My lone juniper stands half-alive, half-dead, the silvery wind-rubbed claw of wood projected stiffly at the sun. A single cloud floats in the sky to the northeast, motionless, a magical coalescence of vapor where a few minutes before there was nothing visible but the hot, deep, black-grained blueness of infinity.
Life has come to a standstill, at least for the hour. In this forgotten place the tree and I wait on the shore of time, temporarily free from the force of motion and process and the surge toward—what? Something called the future ? I am free, I am compelled, to contemplate the world which underlies life, struggle, thought, ideas, the human labyrinth of hope and despair.
Through half-closed eyes, for the light would otherwise be overpowering, I consider the tree, the lonely cloud, the sandstone bedrock of this part of the world and pray—in my fashion—for a vision of truth. I listen for signals from the sun—but that distant music is too high and pure for the human ear. I gaze at the tree and receive no response. I scrape my bare feet against the sand and rock under the table and am comforted by their solidity and resistance. I look at the cloud.
THE MOON-EYED HORSE
When we reached Salt Creek we stopped to water the horses. I needed a drink myself but the water here would make a man sick. We’d find good water farther up the canyon at Cigarette Spring.

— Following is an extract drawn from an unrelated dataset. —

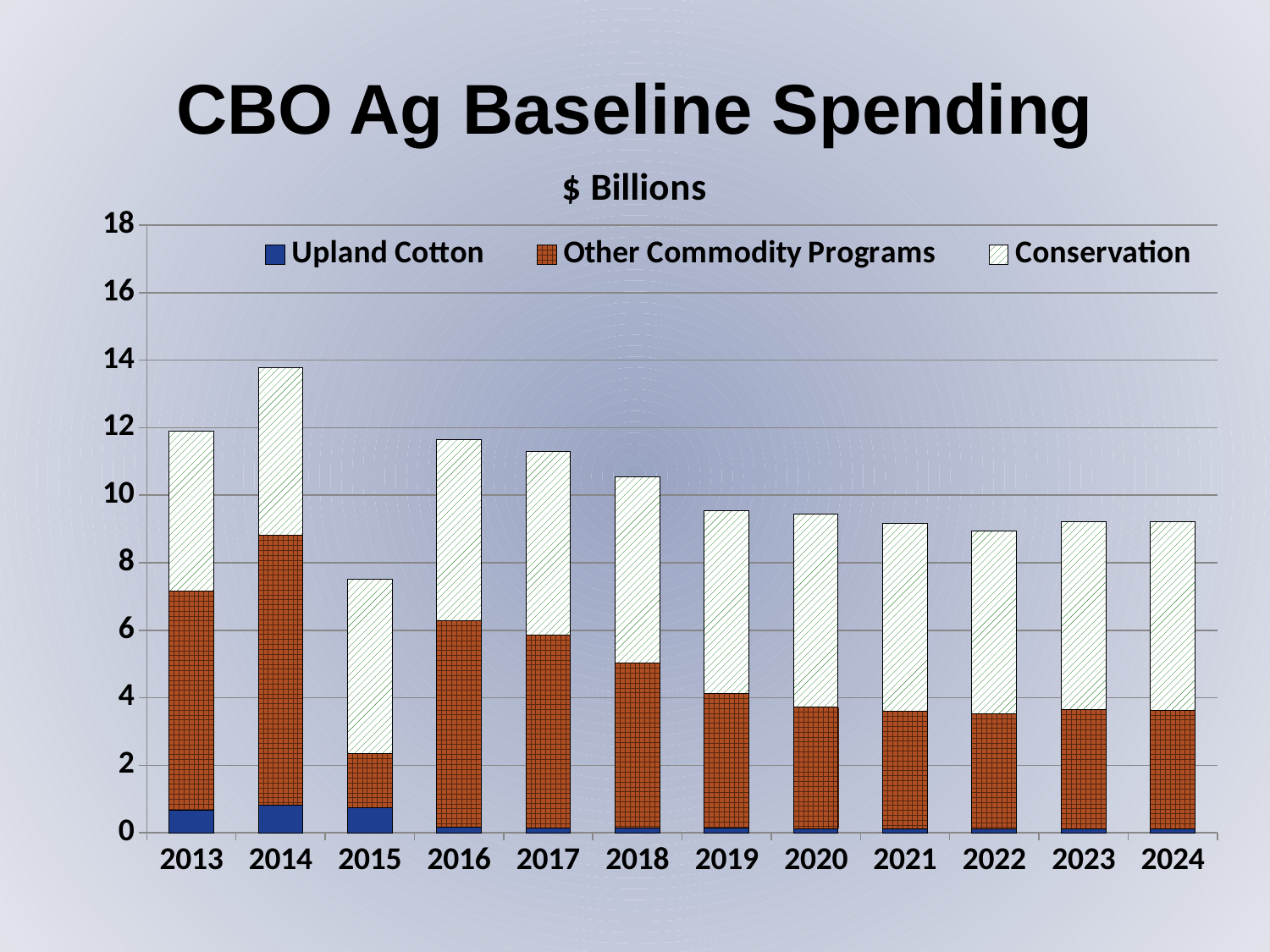
Do the total bars generally rise or fall from 2016 to 2022? fall How many years are shown along the x axis of the chart? 12 How many series does the chart's legend list? 3 What kind of chart is shown on the slide? Stacked bar chart Is the total bar for 2015 greater or less than 8? less Which year has the shortest total bar? 2015 Is the total bar for 2024 greater or less than 10? less Which year has the tallest total bar? 2014 Is the total bar for 2014 greater or less than 12? greater What is the title of the slide's chart? $ Billions Which year has the taller total bar, 2013 or 2018? 2013 What unit is shown above the chart? $ Billions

While Mackie indulged himself in a smoke I looked at the scenery, staring out from under the shelter of my hat brim. The glare was hard on the eyes and for relief I looked down, past the mane and ears of my drinking horse, to something near at hand. There was the clear shallow stream, the green wiregrass standing stiff as bristles out of the alkali-encrusted mud, the usual deerflies and gnats swarming above the cattle tracks and dung.
I noticed something I thought a little odd. Cutting directly across the cattle paths were the hoofprints of an unshod horse. They led straight to the water and back again, following a vague little trail that led into the nearest side canyon, winding around blackbrush and cactus, short-cutting the meanders of the wash.
I studied the evidence for a while, trying to figure everything out for myself before mentioning it to Mackie, who knew this country far better than I ever would. He was a local man, a Moabite, temporarily filling in for Viviano Jacquez, who’d had another quarrel with old Roy Scobie and disappeared for a few days.
“There’s a horse living up that canyon,” I announced; “a wild horse. And a big one—feet like frying pans.”
Slowly Mackie turned his head and looked where I pointed. “Wrong again,” he said, after a moment’s consideration.
“What do you mean, wrong again? If it’s not a horse it must be a unicorn. Or a centaur? Look at those tracks—unshod. And from the wear and tear on that trail it’s been living out here for a long time. Who runs horses out here?” We were about twenty miles from the nearest ranch.